RE: when you look at the

Quote:

when you look at the details for that computer what does it show for..

[pre]
% of time BOINC client is running 97.1907 %
While BOINC running, % of time host has an Internet connection 99.9945 %
While BOINC running, % of time work is allowed 99.7905 %
Task duration correction factor 1.778989[/pre]
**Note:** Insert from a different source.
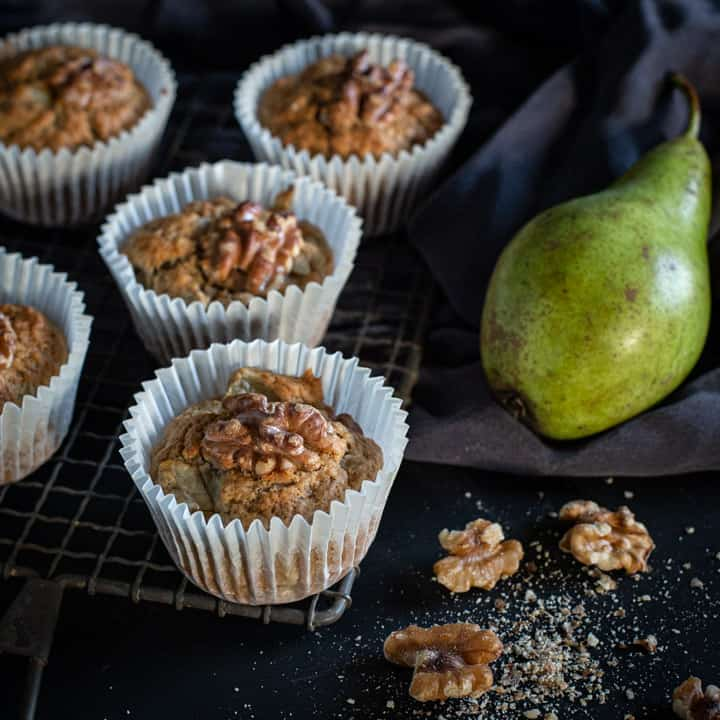 black background and 5 pear muffins on a rustic cooling rack with raw green pears and walnut halves scattered around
thanks for pointing that out! i didn't even occur to me that viewing those stats would give me a real idea of how often BIONC sees this client as connected. check this out:

the 965 BE (master bedroom) rig:
% of time BOINC client is running 99.9296 %
While BOINC running, % of time host has an Internet connection 100 %
While BOINC running, % of time work is allowed 99.9944 %
Task duration correction factor 1.477562

...and now for the computer in question - the 1090T (home office) rig:
% of time BOINC client is running 61.0768 %
While BOINC running, % of time host has an Internet connection 59.7753 %
While BOINC running, % of time work is allowed 61.1937 %
Task duration correction factor 1.505477

i guess now its apparent that i need to do something about my wireless signal strength, b/c its clearly affecting my internet connection. i'd hate to go back to running that damn 50-ft cat5e across the condo...but nothing beats a hard line. perhaps its time to run one through the walls so it at least stays hidden...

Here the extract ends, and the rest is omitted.